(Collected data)
%%

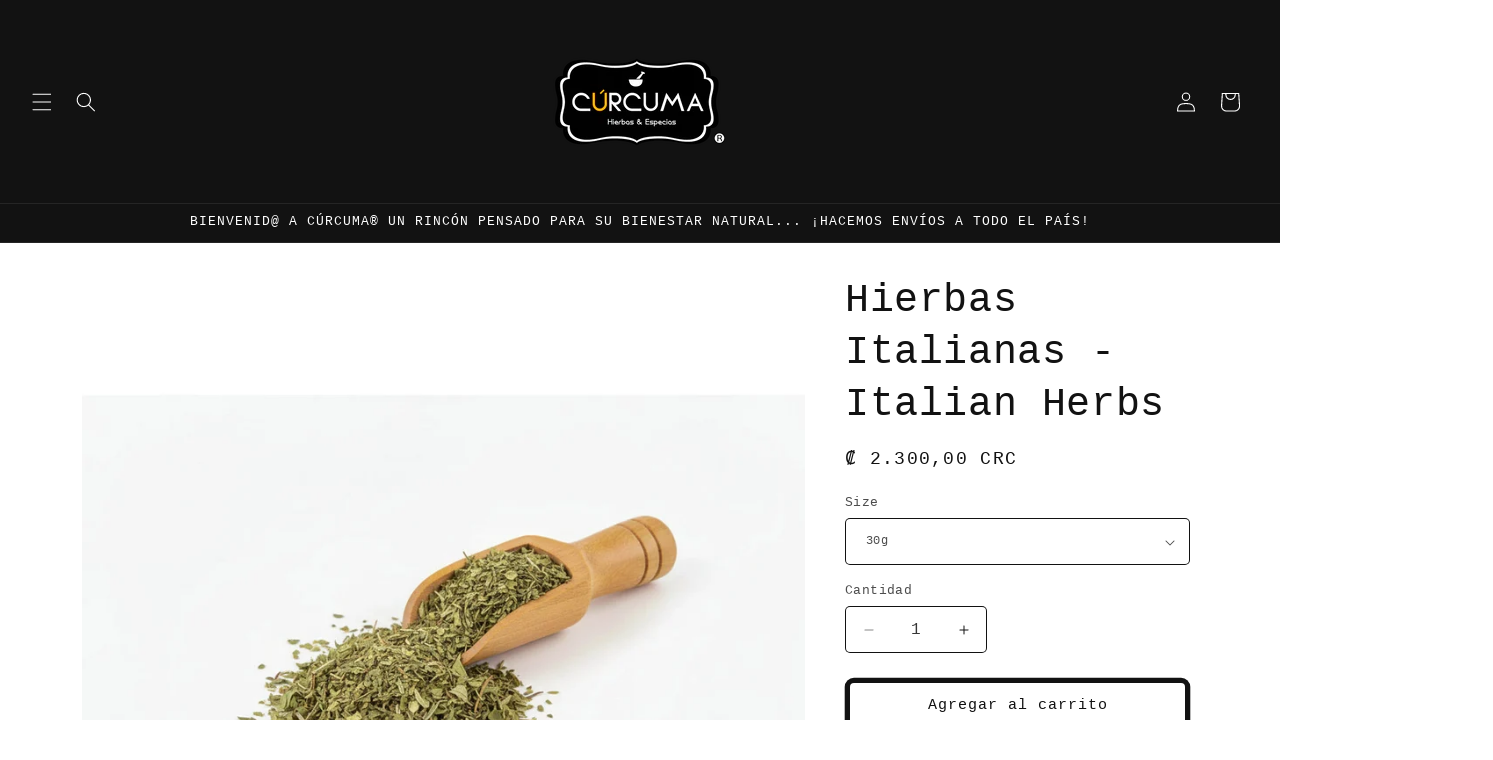

--- FILE ---
content_type: text/css
request_url: https://curcumacr.com/cdn/shop/t/29/assets/component-pickup-availability.css?v=34645222959864780961760491523
body_size: -64
content:
pickup-availability{display:block}pickup-availability[available]{min-height:8rem}.pickup-availability-preview{align-items:flex-start;display:flex;gap:.2rem;padding:1rem 2rem 0 0}.pickup-availability-preview .icon{flex-shrink:0;height:1.8rem}.pickup-availability-preview .icon-unavailable{height:1.6rem;margin-top:.1rem}.pickup-availability-button{background-color:transparent;color:rgba(var(--color-foreground),.75);letter-spacing:.06rem;padding:0 0 .2rem;text-align:left;text-decoration:underline}.pickup-availability-button:hover{color:rgb(var(--color-foreground))}.pickup-availability-info *{margin:0 0 .6rem}pickup-availability-drawer{background-color:rgb(var(--color-background));height:100%;opacity:0;overflow-y:auto;padding:2rem;position:fixed;top:0;right:0;z-index:4;transition:opacity var(--duration-default) ease,transform var(--duration-default) ease;transform:translate(100%);width:100%;border-width:0 0 0 var(--drawer-border-width);border-color:rgba(var(--color-foreground),var(--drawer-border-opacity));border-style:solid;filter:drop-shadow(var(--drawer-shadow-horizontal-offset) var(--drawer-shadow-vertical-offset) var(--drawer-shadow-blur-radius) rgba(var(--color-shadow),var(--drawer-shadow-opacity)))}pickup-availability-drawer[open]{transform:translate(0);opacity:1}@media screen and (min-width: 750px){pickup-availability-drawer{transform:translate(100%);width:37.5rem}pickup-availability-drawer[open]{opacity:1;transform:translate(0);animation:animateDrawerOpen var(--duration-default) ease}}.pickup-availability-header{align-items:flex-start;display:flex;justify-content:space-between;margin-bottom:1.2rem}.pickup-availability-drawer-title{margin:.5rem 0 0}.pickup-availability-header .icon{width:2rem}.pickup-availability-drawer-button{background-color:transparent;border:none;color:rgb(var(--color-foreground));cursor:pointer;display:block;height:4.4rem;padding:1.2rem;width:4.4rem}.pickup-availability-drawer-button:hover{color:rgba(var(--color-foreground),.75)}.pickup-availability-variant{font-size:1.3rem;line-height:calc(1 + .2 / var(--font-body-scale));margin:0 0 1.2rem;text-transform:capitalize}.pickup-availability-variant>*+strong{margin-left:1rem}.pickup-availability-list__item{border-bottom:.1rem solid rgba(var(--color-foreground),.08);padding:2rem 0}.pickup-availability-list__item:first-child{border-top:.1rem solid rgba(var(--color-foreground),.08)}.pickup-availability-list__item>*{margin:0}.pickup-availability-list__item>*+*{margin-top:1rem}.pickup-availability-address{font-style:normal;font-size:1.2rem;line-height:calc(1 + .5 / var(--font-body-scale))}.pickup-availability-address p{margin:0}@keyframes animateDrawerOpen{@media screen and (max-width: 749px) {0% {opacity: 0; transform: translateX(100%);} 100% {opacity: 1; transform: translateX(0);}} @media screen and (min-width: 750px) {0% {opacity: 0; transform: translateX(100%);} 100% {opacity: 1; transform: translateX(0);}}}
/*# sourceMappingURL=/cdn/shop/t/29/assets/component-pickup-availability.css.map?v=34645222959864780961760491523 */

%%

WORK INSTRUCTIONS: Copy out every line in the entries above that holds "component".

THE ANSWER:
request_url: https://curcumacr.com/cdn/shop/t/29/assets/component-pickup-availability.css?v=34645222959864780961760491523
/*# sourceMappingURL=/cdn/shop/t/29/assets/component-pickup-availability.css.map?v=34645222959864780961760491523 */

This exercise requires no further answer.